Records from a dataset:
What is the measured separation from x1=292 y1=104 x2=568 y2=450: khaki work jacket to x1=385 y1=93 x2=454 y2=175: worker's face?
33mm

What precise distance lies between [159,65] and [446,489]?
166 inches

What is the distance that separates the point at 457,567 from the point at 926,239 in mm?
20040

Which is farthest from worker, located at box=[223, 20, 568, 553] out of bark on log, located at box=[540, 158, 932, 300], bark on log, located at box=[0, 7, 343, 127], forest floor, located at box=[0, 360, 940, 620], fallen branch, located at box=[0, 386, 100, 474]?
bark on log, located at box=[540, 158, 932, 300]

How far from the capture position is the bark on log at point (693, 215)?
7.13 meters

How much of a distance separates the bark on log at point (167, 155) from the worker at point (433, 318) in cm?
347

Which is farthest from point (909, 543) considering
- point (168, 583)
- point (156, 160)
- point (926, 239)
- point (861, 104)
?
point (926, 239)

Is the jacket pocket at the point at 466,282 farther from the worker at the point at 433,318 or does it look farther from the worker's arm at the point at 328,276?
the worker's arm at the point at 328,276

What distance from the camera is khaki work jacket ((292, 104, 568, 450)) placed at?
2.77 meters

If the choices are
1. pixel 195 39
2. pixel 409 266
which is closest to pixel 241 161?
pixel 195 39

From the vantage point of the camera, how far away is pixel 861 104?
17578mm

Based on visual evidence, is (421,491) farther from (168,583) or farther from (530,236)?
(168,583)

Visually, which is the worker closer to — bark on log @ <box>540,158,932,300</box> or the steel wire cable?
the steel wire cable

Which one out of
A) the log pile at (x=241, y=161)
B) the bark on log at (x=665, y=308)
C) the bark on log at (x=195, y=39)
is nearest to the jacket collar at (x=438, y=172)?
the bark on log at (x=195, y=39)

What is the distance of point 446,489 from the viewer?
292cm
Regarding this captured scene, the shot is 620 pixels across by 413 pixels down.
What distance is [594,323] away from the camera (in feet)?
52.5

* Written instruction
Return every line exactly.

* Answer
What is the measured separation from x1=292 y1=104 x2=568 y2=450: khaki work jacket to x1=385 y1=93 x2=454 y2=175: worker's face?
33mm

What precise distance lies between [159,65] and [446,489]?
166 inches

What is the distance that separates the point at 457,567 from the point at 926,239 in mm?
20040

Which is farthest from worker, located at box=[223, 20, 568, 553] out of bark on log, located at box=[540, 158, 932, 300], bark on log, located at box=[0, 7, 343, 127], forest floor, located at box=[0, 360, 940, 620], fallen branch, located at box=[0, 386, 100, 474]?
bark on log, located at box=[540, 158, 932, 300]

How far from the capture position is the bark on log at point (693, 215)?
7.13 meters

How much of a distance separates the bark on log at point (167, 155) from the worker at point (433, 318) in cm?
347

Which is farthest from point (909, 543) considering
- point (168, 583)
- point (156, 160)
- point (926, 239)
- point (861, 104)
?
point (926, 239)

Is the jacket pocket at the point at 466,282 farther from the worker at the point at 433,318 or does it look farther from the worker's arm at the point at 328,276?
the worker's arm at the point at 328,276

What distance from the camera is khaki work jacket ((292, 104, 568, 450)) placed at?
2.77 meters

If the choices are
1. pixel 195 39
2. pixel 409 266
which is closest to pixel 241 161?
pixel 195 39

From the vantage point of the camera, how far away is pixel 861 104?
17578mm

Based on visual evidence, is (421,491) farther from (168,583) or farther from (530,236)?
(168,583)

Visually, which is the worker closer to — bark on log @ <box>540,158,932,300</box> or the steel wire cable?
the steel wire cable

Which one out of
A) the log pile at (x=241, y=161)
B) the bark on log at (x=665, y=308)
C) the bark on log at (x=195, y=39)
is nearest to the jacket collar at (x=438, y=172)?
the bark on log at (x=195, y=39)

What is the distance of point 446,489 from the viewer?
292cm
Regarding this captured scene, the shot is 620 pixels across by 413 pixels down.
What distance is [594,323] away from the camera (in feet)?
52.5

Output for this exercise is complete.